• _Passage to read_:

== Segment start ==

Why HttpContext.Current.Session is null in Global.asax?

Péter picture Péter · Nov 15, 2010 · Viewed 24.7k times · Source

I'm using VS2010 and created a simple asp. web forms application, using Development Server to test it.
I try to store user data - queried from sql server - in the session, since I don't want to access database in every request. I'm using the 'Application_AuthenticateRequest' and the 'Session_Start' methods.
First round: AuthenticateRequest called. The following code ran:

public static void Initialize(string login_name, bool force_refresh)
    {
      HttpSessionState Session = HttpContext.Current.Session;
      object o = Session == null ? null : Session["EMPLOYEE_DATA"];
      if (force_refresh || o == null || o.GetType() != typeof(Employee) || (o as Employee).login_name!= login_name)
      {
        _current = UIManager.GetEmployee(login_name);
        if (Session != null)
        {
          Session["EMPLOYEE_DATA"] = _current;
        }
      }
      else
      {
        _current = (Employee)o;
      }
    }

The _current variable is a private static field published through a static property. In the first round the Session is null, and I think it's ok because the Session_Start not called yet. The Session_Start looks like this:

protected void Session_Start(object sender, EventArgs e)

== Segment end ==

• _Extracted entries_:
== Segment start ==

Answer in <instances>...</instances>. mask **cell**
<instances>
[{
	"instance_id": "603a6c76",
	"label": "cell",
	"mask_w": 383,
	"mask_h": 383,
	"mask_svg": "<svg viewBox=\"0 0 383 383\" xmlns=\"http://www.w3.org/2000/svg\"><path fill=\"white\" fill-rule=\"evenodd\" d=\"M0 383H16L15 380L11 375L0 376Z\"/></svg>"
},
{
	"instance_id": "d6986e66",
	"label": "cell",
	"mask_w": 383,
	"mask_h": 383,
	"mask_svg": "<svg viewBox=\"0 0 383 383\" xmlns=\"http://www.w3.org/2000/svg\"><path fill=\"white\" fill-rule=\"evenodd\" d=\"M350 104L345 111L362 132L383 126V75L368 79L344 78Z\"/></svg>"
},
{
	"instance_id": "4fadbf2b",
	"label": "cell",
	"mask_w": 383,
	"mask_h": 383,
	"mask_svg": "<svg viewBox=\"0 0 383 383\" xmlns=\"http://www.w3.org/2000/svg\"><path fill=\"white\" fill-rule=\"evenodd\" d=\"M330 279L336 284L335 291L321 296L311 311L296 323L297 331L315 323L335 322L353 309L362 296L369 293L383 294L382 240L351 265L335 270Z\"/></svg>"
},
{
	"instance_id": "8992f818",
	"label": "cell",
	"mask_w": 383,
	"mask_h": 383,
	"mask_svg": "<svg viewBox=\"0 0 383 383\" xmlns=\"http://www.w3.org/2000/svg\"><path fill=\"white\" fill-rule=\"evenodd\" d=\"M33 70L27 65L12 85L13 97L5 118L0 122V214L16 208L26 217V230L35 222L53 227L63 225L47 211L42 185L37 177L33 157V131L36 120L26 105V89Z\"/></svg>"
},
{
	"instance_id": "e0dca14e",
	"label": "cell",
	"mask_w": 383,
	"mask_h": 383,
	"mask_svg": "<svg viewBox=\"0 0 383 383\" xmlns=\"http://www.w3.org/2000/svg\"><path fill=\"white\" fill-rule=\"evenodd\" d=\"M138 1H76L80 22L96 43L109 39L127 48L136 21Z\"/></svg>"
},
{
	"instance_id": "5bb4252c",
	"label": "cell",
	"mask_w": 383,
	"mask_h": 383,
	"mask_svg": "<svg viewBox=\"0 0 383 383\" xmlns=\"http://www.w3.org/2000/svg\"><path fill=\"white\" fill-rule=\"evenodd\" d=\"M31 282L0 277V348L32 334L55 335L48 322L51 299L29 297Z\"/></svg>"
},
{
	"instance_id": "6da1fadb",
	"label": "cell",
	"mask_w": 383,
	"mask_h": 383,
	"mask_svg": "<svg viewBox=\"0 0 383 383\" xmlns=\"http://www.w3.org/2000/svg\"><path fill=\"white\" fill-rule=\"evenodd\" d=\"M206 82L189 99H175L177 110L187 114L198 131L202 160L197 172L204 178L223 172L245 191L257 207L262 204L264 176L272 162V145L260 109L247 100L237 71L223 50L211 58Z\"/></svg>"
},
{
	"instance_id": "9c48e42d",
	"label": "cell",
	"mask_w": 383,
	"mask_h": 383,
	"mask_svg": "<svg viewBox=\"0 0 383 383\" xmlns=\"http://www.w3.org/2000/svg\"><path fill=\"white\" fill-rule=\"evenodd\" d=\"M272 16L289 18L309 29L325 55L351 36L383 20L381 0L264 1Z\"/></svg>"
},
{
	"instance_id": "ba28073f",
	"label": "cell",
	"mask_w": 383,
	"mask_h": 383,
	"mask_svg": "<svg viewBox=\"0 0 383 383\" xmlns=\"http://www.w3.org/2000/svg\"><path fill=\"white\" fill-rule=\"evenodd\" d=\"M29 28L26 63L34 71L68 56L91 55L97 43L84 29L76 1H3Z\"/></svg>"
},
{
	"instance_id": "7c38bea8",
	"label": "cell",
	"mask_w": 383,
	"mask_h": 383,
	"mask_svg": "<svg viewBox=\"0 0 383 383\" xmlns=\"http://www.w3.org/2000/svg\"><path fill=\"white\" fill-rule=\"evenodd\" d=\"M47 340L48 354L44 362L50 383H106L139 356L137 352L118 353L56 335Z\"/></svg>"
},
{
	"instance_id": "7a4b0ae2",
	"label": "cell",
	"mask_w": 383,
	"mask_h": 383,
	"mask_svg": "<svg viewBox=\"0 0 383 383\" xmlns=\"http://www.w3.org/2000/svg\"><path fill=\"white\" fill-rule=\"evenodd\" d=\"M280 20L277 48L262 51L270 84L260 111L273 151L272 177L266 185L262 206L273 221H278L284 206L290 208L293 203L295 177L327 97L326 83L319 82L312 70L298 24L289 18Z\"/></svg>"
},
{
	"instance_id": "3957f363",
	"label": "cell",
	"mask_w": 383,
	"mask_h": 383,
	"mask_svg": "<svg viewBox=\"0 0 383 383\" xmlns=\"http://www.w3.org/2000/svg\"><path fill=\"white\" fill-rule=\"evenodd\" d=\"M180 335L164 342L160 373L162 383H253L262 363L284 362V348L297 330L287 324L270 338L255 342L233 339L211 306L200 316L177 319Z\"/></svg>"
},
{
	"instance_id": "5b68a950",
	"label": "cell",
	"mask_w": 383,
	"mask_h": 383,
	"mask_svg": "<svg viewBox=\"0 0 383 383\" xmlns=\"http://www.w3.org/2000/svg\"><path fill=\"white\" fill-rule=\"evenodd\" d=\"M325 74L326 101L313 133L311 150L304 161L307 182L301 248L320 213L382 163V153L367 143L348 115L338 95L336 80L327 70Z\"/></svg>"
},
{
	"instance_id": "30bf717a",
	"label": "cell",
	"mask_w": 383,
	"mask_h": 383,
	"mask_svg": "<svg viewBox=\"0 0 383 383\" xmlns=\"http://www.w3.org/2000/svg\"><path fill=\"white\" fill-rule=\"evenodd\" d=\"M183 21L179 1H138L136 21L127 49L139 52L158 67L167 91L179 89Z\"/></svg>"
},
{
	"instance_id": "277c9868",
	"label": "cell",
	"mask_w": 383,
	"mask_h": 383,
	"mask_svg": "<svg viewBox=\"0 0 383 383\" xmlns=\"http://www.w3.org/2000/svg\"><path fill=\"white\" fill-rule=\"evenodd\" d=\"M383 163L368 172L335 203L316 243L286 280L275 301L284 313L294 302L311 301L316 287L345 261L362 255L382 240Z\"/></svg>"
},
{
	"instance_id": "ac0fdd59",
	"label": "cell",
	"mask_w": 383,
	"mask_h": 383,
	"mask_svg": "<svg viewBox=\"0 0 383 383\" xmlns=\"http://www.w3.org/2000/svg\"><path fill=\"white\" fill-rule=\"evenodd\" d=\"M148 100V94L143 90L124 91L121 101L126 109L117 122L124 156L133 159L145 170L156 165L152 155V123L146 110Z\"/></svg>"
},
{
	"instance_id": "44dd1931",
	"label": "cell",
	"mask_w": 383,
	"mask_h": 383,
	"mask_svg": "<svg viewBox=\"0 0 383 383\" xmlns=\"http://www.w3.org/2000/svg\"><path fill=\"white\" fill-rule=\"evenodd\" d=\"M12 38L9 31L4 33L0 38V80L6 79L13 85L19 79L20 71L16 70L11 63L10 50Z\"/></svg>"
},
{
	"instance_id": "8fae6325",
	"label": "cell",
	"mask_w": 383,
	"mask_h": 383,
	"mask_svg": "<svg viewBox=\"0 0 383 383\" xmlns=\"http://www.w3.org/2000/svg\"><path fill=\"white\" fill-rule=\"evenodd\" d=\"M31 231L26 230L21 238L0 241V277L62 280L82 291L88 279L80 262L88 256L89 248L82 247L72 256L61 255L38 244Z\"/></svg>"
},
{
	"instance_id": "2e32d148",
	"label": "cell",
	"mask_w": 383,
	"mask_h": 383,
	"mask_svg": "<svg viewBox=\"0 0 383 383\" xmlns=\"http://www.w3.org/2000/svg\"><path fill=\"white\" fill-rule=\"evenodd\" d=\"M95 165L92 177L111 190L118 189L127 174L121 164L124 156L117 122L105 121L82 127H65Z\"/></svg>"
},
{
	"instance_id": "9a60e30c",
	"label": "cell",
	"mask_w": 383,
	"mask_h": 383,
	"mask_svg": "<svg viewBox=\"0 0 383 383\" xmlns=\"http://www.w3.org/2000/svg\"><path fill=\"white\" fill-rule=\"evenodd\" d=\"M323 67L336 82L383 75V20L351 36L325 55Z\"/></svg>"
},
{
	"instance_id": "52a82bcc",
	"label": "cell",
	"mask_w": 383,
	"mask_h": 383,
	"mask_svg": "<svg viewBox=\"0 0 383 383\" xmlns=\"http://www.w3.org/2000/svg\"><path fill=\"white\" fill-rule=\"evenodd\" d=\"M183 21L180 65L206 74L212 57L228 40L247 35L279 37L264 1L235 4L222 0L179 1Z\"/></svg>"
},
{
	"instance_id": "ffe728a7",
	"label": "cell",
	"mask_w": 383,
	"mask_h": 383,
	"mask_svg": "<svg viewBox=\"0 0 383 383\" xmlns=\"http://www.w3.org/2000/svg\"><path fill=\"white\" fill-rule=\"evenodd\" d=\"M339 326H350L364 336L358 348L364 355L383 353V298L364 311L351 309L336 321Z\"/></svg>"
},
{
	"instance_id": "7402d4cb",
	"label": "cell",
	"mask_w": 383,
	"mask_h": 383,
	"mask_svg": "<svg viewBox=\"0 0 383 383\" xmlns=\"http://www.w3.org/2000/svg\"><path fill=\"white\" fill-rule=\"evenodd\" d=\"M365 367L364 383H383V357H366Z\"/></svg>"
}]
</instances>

== Segment end ==

• _Activities_:
a – Copy from the forum post about the null Session in Global.asax, starting with "Why HttpContext.Current.Session is" and going on through "login_name, bool force_refresh)".
b – In the forum post about the null Session in Global.asax, why does the poster want to keep user data in the session?
c – Continue the forum post about the null Session in Global.asax from the point where it stops.

• _Set of answers_:
a –
Why HttpContext.Current.Session is null in Global.asax?

Péter picture Péter · Nov 15, 2010 · Viewed 24.7k times · Source

I'm using VS2010 and created a simple asp. web forms application, using Development Server to test it.
I try to store user data - queried from sql server - in the session, since I don't want to access database in every request. I'm using the 'Application_AuthenticateRequest' and the 'Session_Start' methods.
First round: AuthenticateRequest called. The following code ran:

public static void Initialize(string login_name, bool force_refresh)

b – The poster doesn't want to access the database in every request.

c –
{
  Session["EMPLOYEE_DATA"] = EmployeeFactory.Current;
}

In the next round the Session_Start is not called of course but in the AuthenticateRequest I can't access to the session. The HttpContext.Current.Session is null and the this.Session reference throw a HttpException says the "Session state is not available in this context".

However I can access the Session from any of the page_load events but it's a bad practice I think that I put authentication every page_load. Any idea how can I access to the Session?

Thanks for advice,
Péter

Answer

Torbjörn Hansson picture Torbjörn Hansson · Nov 15, 2010

You're not able to use Session on the Application_AuthenticateRequest becauase it's not bound at that moment.

I think you're able to use the event Application_AcquireRequestState.